Pada suatu kesempatan, seorang teman yang menyekolahkan anaknya di sekolah
Montessori memaksa saya untuk ikut seminar yang diadakan salah satu ahli
pendidikan montessori dari Amerika Serikat bernama Mr. Charles karena dia sangat
kuatir dengan homeschooling yang kami jalankan. Demi melegakan hatinya, sayapun
pergi ke seminar tersebut.

Mr. Charles adalah seorang pria setengah baya yang memiliki sikap serta tutur
kata sangat lembut. Aura mukanya sangat kebapakan. Pada awalnya seminar hanya
dipenuhi dengan penjelasan mengenai mainan-mainan edukatif montessori yang
berbeda-beda utuk setiap golongan umur dan mengenai prinsip-prinsip Montessori.
Kemudian tiba saatnya untuk sesi tanya jawab. Tidak ada seorangpun yang
bertanya. Karena suasana hening untuk beberapa saat, saya terdorong untuk
menanyakaan sesuatu yang sebenarnya telah lama mengganjal hati saya. Sekolah
montessori bertujuan untuk menghasilkan anak didik yang mandiri, cinta belajar,
perduli lingkungan dan bersumbangsih terhadap sesama tetapi kenyataan yang
sering saya temui, meskipun ada juga anak-anak yang tumbuh sesuai yang
dicita-citakan, adalah anak-anak manja yang bertutur kata kasar kepada pembantu,
kurang memiliki sopan santun, perusak dan tidak mau belajar kecuali dipaksa.
Pertanyaan saya adalah bagaimana bisa demikian?
padahal mereka mendapatkan pendidikan Montessori yang sama, tetapi kenapa
hasilnya berbeda?

Jawaban Mr.Charles sungguh di luar perkiraan saya. Beliau menjawab, "Ini terjadi
karena mereka memiliki orangtua yang berbeda yang mendidik mereka secara
berbeda. Orangtua yang percaya pada prinsip montessori harus menjalankan prinsip
tersebut di rumah. Adalah salah mengharapkan sekolah untuk 'do the magic' karena
pendidikan yang terutama adalah tanggung jawab orangtua. Itulah salah satu
alasan kenapa seminar ini diadakan untuk para orangtua."

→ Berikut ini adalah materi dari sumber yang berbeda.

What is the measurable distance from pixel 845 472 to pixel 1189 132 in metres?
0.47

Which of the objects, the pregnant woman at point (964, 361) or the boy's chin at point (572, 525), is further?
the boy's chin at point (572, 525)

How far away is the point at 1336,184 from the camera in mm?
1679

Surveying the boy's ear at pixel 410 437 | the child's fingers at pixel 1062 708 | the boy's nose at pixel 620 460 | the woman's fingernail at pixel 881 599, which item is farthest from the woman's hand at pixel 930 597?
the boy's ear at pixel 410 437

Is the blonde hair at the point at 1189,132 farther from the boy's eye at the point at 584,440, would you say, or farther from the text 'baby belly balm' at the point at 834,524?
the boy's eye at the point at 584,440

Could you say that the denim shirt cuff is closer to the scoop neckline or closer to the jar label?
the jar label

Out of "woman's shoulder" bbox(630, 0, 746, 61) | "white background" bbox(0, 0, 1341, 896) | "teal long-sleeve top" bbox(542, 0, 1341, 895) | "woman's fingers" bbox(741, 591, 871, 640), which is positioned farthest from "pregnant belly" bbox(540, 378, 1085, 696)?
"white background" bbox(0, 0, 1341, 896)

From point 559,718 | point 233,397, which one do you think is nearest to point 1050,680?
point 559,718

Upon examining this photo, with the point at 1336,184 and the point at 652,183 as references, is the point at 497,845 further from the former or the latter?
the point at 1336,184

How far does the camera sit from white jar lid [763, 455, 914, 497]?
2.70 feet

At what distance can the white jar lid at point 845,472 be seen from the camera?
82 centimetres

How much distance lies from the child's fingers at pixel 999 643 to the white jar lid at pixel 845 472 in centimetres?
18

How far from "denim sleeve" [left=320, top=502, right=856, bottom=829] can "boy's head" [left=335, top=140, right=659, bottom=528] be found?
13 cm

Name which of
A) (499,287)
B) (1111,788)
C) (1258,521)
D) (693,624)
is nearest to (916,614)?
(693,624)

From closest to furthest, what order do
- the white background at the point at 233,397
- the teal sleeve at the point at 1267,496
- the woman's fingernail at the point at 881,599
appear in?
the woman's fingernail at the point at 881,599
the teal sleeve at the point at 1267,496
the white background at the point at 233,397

Teman saya memandang saya dengan senyum masam, mungkin merasa tidak enak karena
terlalu mengkhawatirkan kami dan menganggap bahwa homeschooling adalah ide yang
menakutkan. Terkadang kita merasa bahwa masalah pendidikan hanyalah masalah
seberapa besar kita mampu membayar untuk sebuah pendidikan berkualitas. Kita
beranggapan uang bisa membeli sebuah pendidikan dan mengharapkan orang lain
untuk menyelesaikan tugas yang seharusnya kita pikul.